Chapter Twenty-One #2
Selianne began to tremble. Darkness swirled in the young woman’s eyes as awful blackness battled to consume her.
“Don’t listen to him, Sel!” Ellie urged. “Remember Father Celinor’s teachings. For children of the Light, there is always a choice. Fight him! Don’t let him use you for evil.”
“Selianne, obey me!”
Lauriana gazed through the tangled veil of her hair, gauging the distance between herself and the scepter. If she were quick—and if the gods were kind—she might just be able to reach the scepter and smash it before the Mage managed to kill her.
She accepted the prospect of her death without flinching. Ellysetta was her daughter, her beloved first child.

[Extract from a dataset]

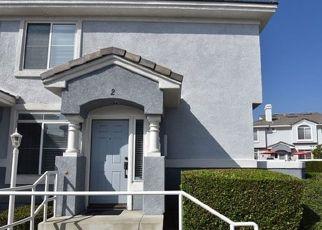 Foreclosure Home in Corona, CA, 92879,  INDIGO HILLS DR ID: P1756432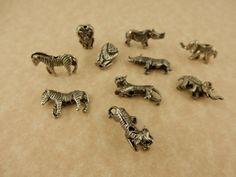 10 antique pewter assorted wild animal beads, rhino, tiger, elephant, lion…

Everything she’d done, she’d done out of love, to save Ellie’s soul. Lauriana would willingly lay down her own life to keep her daughter safe.
She closed her eyes and gave a small, fanning wave.
“Adelis,” she murmured softly, “help me right this wrong. I’ll pay whatever price you demand, but please, Bright One, grant me the strength to save my child.
” She took a breath, gathering courage and drawing her legs up beneath her. She would have only one chance at this.
A powerful boom rocked the Solarus door on its few remaining hinges, and the Mage glanced towards it. Taking advantage of his brief distraction, Lauriana scrambled to her feet and lunged. Her fingers closed around the round head of the scepter.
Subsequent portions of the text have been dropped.